*PASSAGE SHOWN*
How long has IntelliMetric® been used?

IntelliMetric® has been used to score essays operationally since 1998. There have been many improvements made to the scoring system over the years that have improved its scoring accuracy.

How does the IntelliMetric® artificial intelligence scoring engine work?

IntelliMetric® emulates the process carried out by human scorers. The system must be “trained” with a set of previously scored responses containing “known score” marker papers for each score point. These papers are used as a basis for the system to infer the rubric and the pooled judgments of the human scorers. The IntelliMetric® system “internalizes” the characteristics of the responses associated with each score point and applies this intelligence in subsequent scoring. The approach is consistent with the procedure underlying holistic scoring. IntelliMetric® creates a unique solution for each stimulus or prompt. This is conceptually similar to prompt-specific training for human scorers. For this reason, IntelliMetric® is able to achieve both high correlations with the scores of human readers and matching percentages with scores awarded by humans.

How do we know that IntelliMetric® works?

In order to evaluate whether IntelliMetric® is able to accurately score essays, we put IntelliMetric® to the same tests that we would an expert human rater. After a human rater is trained, he/she is asked to score a set of essays that have previously been scored by experts. The agreement rate between the new scorer and the “known” scores are compared. If the human rater meets the criteria for acceptable agreement, the human is allowed to score new essays. Similarly, after IntelliMetric® is trained, it is asked to score a set of essays that were previously scored by experts. Just as in the human scoring process, we look at the agreement between IntelliMetric® and the expert scores. If IntelliMetric® meets or exceeds the standards for a human rater, IntelliMetric® is able to be put into use to score new essays.

*TASKS TO PERFORM*
a) Condense the paragraph of the IntelliMetric passage beginning "IntelliMetric® emulates the process" into a bulleted list that keeps its main facts.
b) Return the text of the IntelliMetric passage from "How do we know" up to and including "use to score new essays.", copied word for word.
The data that follow have no connection to the IntelliMetric passage.

*DATA EXCERPT*
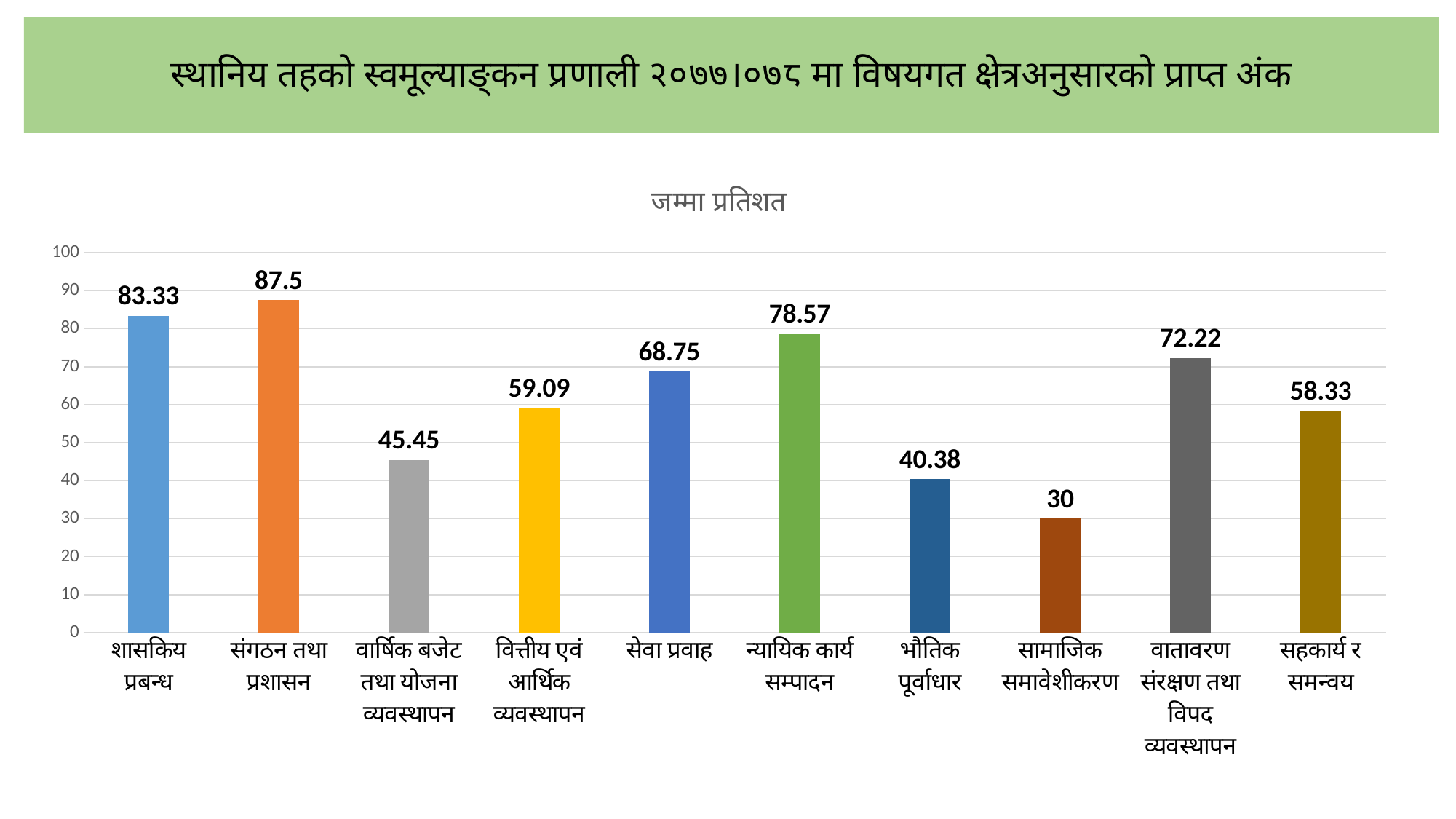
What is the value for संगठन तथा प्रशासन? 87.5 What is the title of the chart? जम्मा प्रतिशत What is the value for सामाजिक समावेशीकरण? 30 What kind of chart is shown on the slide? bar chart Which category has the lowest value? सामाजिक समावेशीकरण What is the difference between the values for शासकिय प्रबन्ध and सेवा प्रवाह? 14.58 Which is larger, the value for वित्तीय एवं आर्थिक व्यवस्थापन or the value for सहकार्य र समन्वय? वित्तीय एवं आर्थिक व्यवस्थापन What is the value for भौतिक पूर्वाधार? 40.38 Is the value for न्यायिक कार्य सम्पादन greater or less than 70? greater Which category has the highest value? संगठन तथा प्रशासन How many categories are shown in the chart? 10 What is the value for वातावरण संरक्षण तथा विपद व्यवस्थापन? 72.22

*ANSWERS TO EACH TASK*
a)
- IntelliMetric® emulates the process carried out by human scorers.
- It is trained with previously scored responses that include "known score" marker papers for each score point. From these, it infers the rubric and the pooled judgments of human scorers.
- It internalizes the characteristics of responses at each score point and applies them in later scoring, consistent with holistic scoring.
- It creates a unique solution for each stimulus or prompt, similar to prompt-specific training for human scorers.
- As a result, it achieves high correlations and matching percentages with human readers' scores.

b)
How do we know that IntelliMetric® works?

In order to evaluate whether IntelliMetric® is able to accurately score essays, we put IntelliMetric® to the same tests that we would an expert human rater. After a human rater is trained, he/she is asked to score a set of essays that have previously been scored by experts. The agreement rate between the new scorer and the “known” scores are compared. If the human rater meets the criteria for acceptable agreement, the human is allowed to score new essays. Similarly, after IntelliMetric® is trained, it is asked to score a set of essays that were previously scored by experts. Just as in the human scoring process, we look at the agreement between IntelliMetric® and the expert scores. If IntelliMetric® meets or exceeds the standards for a human rater, IntelliMetric® is able to be put into use to score new essays.